Conviene, non si sa mai, specificare non solo le lampanti diversità delle varie lotte (a partire dalla questione nazionale che le differenzia dal contesto italiano), ma soprattutto che questo discorso non significa approvare questa o quella scelta politica delle organizzazioni armate, ma legittimarne storicamente il rapporto diretto che queste avevano con la sinistra rivoluzionaria negli anni Settanta.
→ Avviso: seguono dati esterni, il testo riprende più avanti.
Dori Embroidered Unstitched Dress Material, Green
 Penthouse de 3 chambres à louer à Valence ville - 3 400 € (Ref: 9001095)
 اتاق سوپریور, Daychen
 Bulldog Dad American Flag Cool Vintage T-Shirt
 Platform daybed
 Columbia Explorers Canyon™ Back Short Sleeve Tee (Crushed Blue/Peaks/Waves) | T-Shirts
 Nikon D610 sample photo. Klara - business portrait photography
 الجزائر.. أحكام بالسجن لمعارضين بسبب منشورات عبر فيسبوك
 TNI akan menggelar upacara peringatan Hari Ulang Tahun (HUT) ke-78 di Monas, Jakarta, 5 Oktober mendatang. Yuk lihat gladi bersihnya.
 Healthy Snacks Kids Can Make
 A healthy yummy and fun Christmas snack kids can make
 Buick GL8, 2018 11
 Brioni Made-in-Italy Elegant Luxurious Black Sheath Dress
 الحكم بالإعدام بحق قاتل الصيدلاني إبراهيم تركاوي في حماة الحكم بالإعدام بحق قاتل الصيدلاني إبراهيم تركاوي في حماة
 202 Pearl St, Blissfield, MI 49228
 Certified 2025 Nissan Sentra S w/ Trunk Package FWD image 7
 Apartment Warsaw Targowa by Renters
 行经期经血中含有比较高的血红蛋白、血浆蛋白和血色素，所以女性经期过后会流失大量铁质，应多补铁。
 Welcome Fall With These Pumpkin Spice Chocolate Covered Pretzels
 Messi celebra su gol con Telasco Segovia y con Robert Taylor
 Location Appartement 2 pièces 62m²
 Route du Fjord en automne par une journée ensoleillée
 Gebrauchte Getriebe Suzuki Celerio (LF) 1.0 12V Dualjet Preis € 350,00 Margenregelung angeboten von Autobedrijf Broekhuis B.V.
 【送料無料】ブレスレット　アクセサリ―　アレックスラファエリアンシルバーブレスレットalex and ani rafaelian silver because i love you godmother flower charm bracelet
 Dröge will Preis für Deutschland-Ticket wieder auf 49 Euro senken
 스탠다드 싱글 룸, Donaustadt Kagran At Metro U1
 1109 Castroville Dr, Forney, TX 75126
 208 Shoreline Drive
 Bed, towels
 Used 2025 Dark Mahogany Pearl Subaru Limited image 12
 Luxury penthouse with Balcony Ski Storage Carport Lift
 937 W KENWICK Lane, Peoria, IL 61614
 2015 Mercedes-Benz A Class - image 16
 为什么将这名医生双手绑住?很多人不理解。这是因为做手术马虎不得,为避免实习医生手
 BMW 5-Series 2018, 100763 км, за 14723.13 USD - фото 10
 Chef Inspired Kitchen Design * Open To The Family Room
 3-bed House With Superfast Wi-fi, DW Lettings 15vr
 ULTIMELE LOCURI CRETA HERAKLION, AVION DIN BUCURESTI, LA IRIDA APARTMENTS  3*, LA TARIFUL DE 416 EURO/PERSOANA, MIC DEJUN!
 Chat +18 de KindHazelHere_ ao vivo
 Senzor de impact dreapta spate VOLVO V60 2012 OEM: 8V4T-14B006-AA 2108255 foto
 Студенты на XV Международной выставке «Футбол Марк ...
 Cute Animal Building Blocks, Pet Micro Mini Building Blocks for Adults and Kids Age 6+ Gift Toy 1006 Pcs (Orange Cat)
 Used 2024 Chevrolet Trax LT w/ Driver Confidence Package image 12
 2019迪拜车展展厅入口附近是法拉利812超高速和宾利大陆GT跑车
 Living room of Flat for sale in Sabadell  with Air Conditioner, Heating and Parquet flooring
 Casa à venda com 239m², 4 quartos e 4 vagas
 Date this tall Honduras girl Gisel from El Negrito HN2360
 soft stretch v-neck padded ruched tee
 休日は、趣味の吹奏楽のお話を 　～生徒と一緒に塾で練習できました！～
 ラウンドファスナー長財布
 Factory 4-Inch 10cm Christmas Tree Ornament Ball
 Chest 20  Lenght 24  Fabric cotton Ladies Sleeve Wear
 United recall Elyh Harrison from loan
Nella nostra vita militante abbiamo conosciuto decine di protagonisti di quell’esperienza, in Italia e all’estero, in Europa e negli altri continenti. In tutti – certo, non negli infami o nei dissociati – brilla la stessa luce negli occhi, e in tutti la stessa convinzione politica al di là dei mille rivoli che quei compagni hanno preso nella loro vita successiva. Come dice Dixie, «qualcuno può pensare che il metodo fosse sbagliato, che era violenza contro violenza, ma credo che sia stato il contesto a portarci su quella strada, non avevamo altro modo per far sentire la nostra voce». Questo senso di urgenza e di necessità non può essere valutato fuori da un ciclo di lotte di classe o di liberazione. D’altronde, il “terrorismo” – come concetto universale associato alla violenza – è solo una lotta armata che perde la sua partita politica. Altrove quello stesso “terrorismo” – pensiamo a Israele, agli Stati Uniti, ma anche alla lotta partigiana, o al processo di decolonizzazione degli anni Cinquanta e Sessanta – trova la sua legittimità ideologica perché storicamente vincente. La lotta contro l’invasore si trasforma in “guerra civile”, in “guerra di liberazione”, in “lotta contro il tiranno”, eccetera. Ecco: anche in Italia c’è stata una guerra civile negli anni Settanta, ma la sconfitta politica di quell’esperienza continua a negargli i caratteri della legittimità. Le lotte di classe degli anni Settanta sono gli “anni di piombo”. Ma ogni sincero militante riconosce quel sacrificio e quella necessità, e a volte questo riconoscimento erompe dalla cappa del politicamente corretto e si manifesta anche in una semplice presentazione di un libro, di un semplice soldato che è passato dall’esercito britannico all’esercito repubblicano irlandese, pagando sulla propria pelle il prezzo di quella scelta.